**SELECTED EXCERPT:**
****************
Threading Client
****************
.. currentmodule:: caproto.threading.client
.. ipython:: python
:suppress:
import sys
import subprocess
import time
processes = []
def run_example(module_name, *args):
p = subprocess.Popen([sys.executable, '-m', module_name] + list(args))
processes.append(p) # Clean this up at the end.
time.sleep(1) # Give it time to start up.
The threading client is a high-performance client that uses Python's built-in
threading module to manage concurrency.
Tutorial
========
.. ipython:: python
:suppress:
run_example('caproto.ioc_examples.random_walk')
In a separate shell, start one of caproto's demo IOCs.
.. code-block:: bash
$ python3 -m caproto.ioc_examples.random_walk
PVs: ['random_walk:dt', 'random_walk:x']
Connect
-------
Now, in Python we will talk to it using caproto's threading client. Start by
creating a :class:`Context`.
.. ipython:: python
from caproto.threading.client import Context
ctx = Context()
The :class:`Context` object caches connections, manages automatic
re-connection, and tracks the state of connections in progress.
We can use it to request new connections. Formulating requests for many PVs in
a large batch is efficient. In this example we'll just ask for two PVs.
.. ipython:: python
x, dt = ctx.get_pvs('random_walk:x', 'random_walk:dt')
:meth:`Context.get_pvs` accepts an arbitrary number of PV names and
immediately returns a collection of :class:`PV` objects representing each name.
In a background thread, the Context searches for an EPICS server that provides
that PV name and then connects to it. The PV object displays its connection
state:
.. ipython:: python
dt
The Context displays aggregate information about the state of all connections.
.. ipython:: python
ctx
Read
----
Now, to read a PV:
.. ipython:: python
res = dt.read()
res
This object is a human-friendly representation of the server's response. The
raw bytes of that response are:
.. ipython:: python
bytes(res)
Access particular fields in the response using attribute ("dot") access on ``res``.
.. ipython:: python
res.data
By default, the client does not request any metadata
.. ipython:: python
res.metadata
Use the ``data_type`` parameter to request a richer data type.
.. ipython:: python
richer_res = dt.read(data_type='time')
richer_res.metadata
richer_res.metadata.timestamp
richer_res.metadata.stamp.as_datetime() # a convenience method
See :meth:`PV.read` for more information on the values accepted by the
``data_type`` parameter.
.. note::
**Performance Note**
The underlying metadata and data are stored in efficient, contiguous-memory
data structures.
.. ipython:: python
res.header # a ctypes.BigEndianStructure
res.buffers # a collection of one or more buffers
They were received directly from the socket into these structure with no
intermediate copies. Accessing the ``res.data`` --- which returns a
``numpy.ndarray`` or ``array.array`` --- provides a view onto that same
memory with no copying (if the data was received from the socket all at
once) or one copy (if the data bridged multiple receipts).
Write
-----
Let us set the value to ``1``.
.. ipython:: python
dt.write([1])
By default, we send ``WriteNotifyResponse``, wait for a response, and return
it. There are a couple other ways we can handle writes:
* Return immediately, not asking for or waiting for a response.
.. code-block:: python
dt.write([1], wait=False)
* Return immediately, not waiting for a response, but handing the response
(when it arrived) to some callback function, processed on a background
thread.

**TASKS FOR THIS EXERCISE:**
- A) According to the threading client documentation, what does the threading client use to manage concurrency?
- B) List every job that the threading client documentation says the Context object performs.
- C) Write the next part of the threading client documentation, continuing on from its final sentence.

**GIVEN INFORMATION:**

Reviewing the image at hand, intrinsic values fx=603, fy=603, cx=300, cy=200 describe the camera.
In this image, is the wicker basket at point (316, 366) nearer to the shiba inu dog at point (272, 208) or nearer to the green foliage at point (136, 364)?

**SOLVED PROBLEMS:**
- A) Python's built-in threading module.

- B)
- It caches connections.
- It manages automatic re-connection.
- It tracks the state of connections in progress.

- C)
.. code-block:: python
def f(response):
print('got a response:', response)
dt.write([1], wait=False, callback=f)
See the :meth:`PV.write` for more.
Subscribe ("Monitor")
---------------------
Let us now monitor a channel. The server updates the ``random_walk:x`` channel
periodically at some period set by ``random_walk:dt``. We can subscribe to
updates and fan them out to one or more user-defined callback functions.
First, we define a :class:`Subscription`.
.. ipython:: python
sub = x.subscribe()
Next, we define a callback function, a function that will be called whenever
the server sends an update. It must accept two positional arguments.
.. ipython:: python
responses = []
def f(sub, response):
print('Received response from', sub.pv.name)
responses.append(response)
This user-defined function ``f`` has access to the full response from the
server, which includes data and any metadata. The server's response does not
include the name of the PV involved (it identifies it indirectly via a
"subscription ID" code) so caproto provides the function with ``sub`` as well,
from which you can obtain the pertinent PV ``sub.pv`` and its name
``sub.pv.name`` as illustrated above. This is useful for distinguishing
responses when the same function is added to multiple subscriptions.
.. versionchanged:: 0.5.0
The expected signature of the callback function was changed from
``f(response)`` to ``f(sub, response)``. For backward compatibility,
functions with signature ``f(response)`` are still accepted, but caproto
will issue a warning that a future release may require the new signature,
``f(sub, response)``.
We register this function with ``sub``.
.. ipython:: python
token = sub.add_callback(f)
The ``token`` is just an integer which we can use to remove ``f`` later. We can
define a second callback:
.. ipython:: python
values = []
def g(sub, response):
values.append(response.data[0])
and add it to the same subscription, putting no additional load on the network.
.. ipython:: python
sub.add_callback(g)
After some time has passed, we will have accumulated some responses.
.. ipython:: python
:suppress:
import time; time.sleep(5) # wait for responses to come in
.. ipython:: python
len(responses)
values
At any point we can remove a specific callback function:
.. ipython:: python
sub.remove_callback(token)
or clear all the callbacks on a subscription:
.. ipython:: python
sub.clear()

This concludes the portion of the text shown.